GEn todo cuanto se ha escrito sobre Una vida a lo grande, hay acuerdo absoluto. Alexander Payne, probablemente uno de esos buenos directores que practica cine adulto en el jardín de la infancia en el que se ha convertido el cine comercial estadounidense, ha partido de una idea genial para un filme inclasificable. Este director, que estudió filología hispana en Salamanca y que cultivó su cinefilia en los cines castellanos, hasta el momento se había movido con relatos ajustados a la realidad y lo inmediato. Pero aquí se la ha jugado con una parábola con sangre de ciencia ficción en su interior. Una vida a lo grande parte de una suposición ¿utópica/distópica? El hallazgo de unos científicos europeos que permite reducir el tamaño de los seres humanos. Al hacerlo las consecuencias son prometedoras: si la humanidad es el mayor enemigo del planeta por su capacidad de contaminación, por su voracidad consumidora; una raza humana empequeñecida hasta los extremos de la vieja serie Tierra de gigantes, podría evitar, o al menos retrasar, la destrucción. Tan peregrina idea pone sobre el tapete un buen número de conflictos y de reflexiones. Con ellas, la hipótesis de su arranque enciende muchas alarmas como la de la insolidaridad, la ambición, la mediocridad y el miedo, que acumulan temas para varias películas y de muy diferentes tonos.
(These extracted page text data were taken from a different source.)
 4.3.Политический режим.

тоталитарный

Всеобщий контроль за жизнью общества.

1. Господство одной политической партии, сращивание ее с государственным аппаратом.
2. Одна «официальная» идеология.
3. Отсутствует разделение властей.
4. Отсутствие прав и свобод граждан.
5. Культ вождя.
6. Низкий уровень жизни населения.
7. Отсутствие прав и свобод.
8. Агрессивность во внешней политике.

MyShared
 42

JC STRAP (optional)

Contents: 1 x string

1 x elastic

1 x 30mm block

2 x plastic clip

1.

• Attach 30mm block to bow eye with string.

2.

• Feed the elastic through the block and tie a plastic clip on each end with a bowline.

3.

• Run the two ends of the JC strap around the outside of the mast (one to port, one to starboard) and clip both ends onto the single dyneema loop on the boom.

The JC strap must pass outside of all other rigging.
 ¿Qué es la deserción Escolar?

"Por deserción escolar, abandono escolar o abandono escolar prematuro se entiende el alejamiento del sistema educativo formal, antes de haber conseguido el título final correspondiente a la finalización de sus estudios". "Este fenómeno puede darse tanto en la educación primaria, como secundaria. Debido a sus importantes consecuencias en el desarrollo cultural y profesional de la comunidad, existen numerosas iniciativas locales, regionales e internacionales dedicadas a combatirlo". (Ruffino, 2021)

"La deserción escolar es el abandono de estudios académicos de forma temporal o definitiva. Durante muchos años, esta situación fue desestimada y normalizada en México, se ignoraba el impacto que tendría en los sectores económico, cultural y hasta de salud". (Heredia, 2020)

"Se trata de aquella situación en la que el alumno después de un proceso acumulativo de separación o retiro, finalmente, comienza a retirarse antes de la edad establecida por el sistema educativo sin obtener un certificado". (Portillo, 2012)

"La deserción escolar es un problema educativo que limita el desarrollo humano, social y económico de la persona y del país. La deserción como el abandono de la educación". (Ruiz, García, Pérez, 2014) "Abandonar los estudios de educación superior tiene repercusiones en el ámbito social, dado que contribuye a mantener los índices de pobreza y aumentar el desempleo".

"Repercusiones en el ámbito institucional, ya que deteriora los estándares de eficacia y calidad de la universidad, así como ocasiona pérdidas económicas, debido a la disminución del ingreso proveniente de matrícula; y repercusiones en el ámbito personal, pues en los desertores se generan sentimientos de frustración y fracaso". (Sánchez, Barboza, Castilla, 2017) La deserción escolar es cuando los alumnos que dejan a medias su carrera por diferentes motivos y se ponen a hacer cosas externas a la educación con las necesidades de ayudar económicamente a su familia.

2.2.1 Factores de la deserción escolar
El que escoge Payne abunda en el lado más desconcertante, porque lo hace con un buenismo dulzón y bienpensante. A medida que el relato avanza y las puertas para adentrarse en el complejo laberinto de su argumento se multiplican, se produce la incómoda evidencia de que el filme opta por el camino menos atractivo. Esto resquebraja su solidez y hace temer por el ulterior desarrollo. Pese a esa incomodidad, ese tema de escalas que siempre convoca la memoria de Jonathan Swift, tantas veces presente en el cine, de El increíble hombre menguante a La novia de Frankenstein, de un modo u otro siempre acaba por fascinar, siempre levanta alfombras que transcienden lo convencional.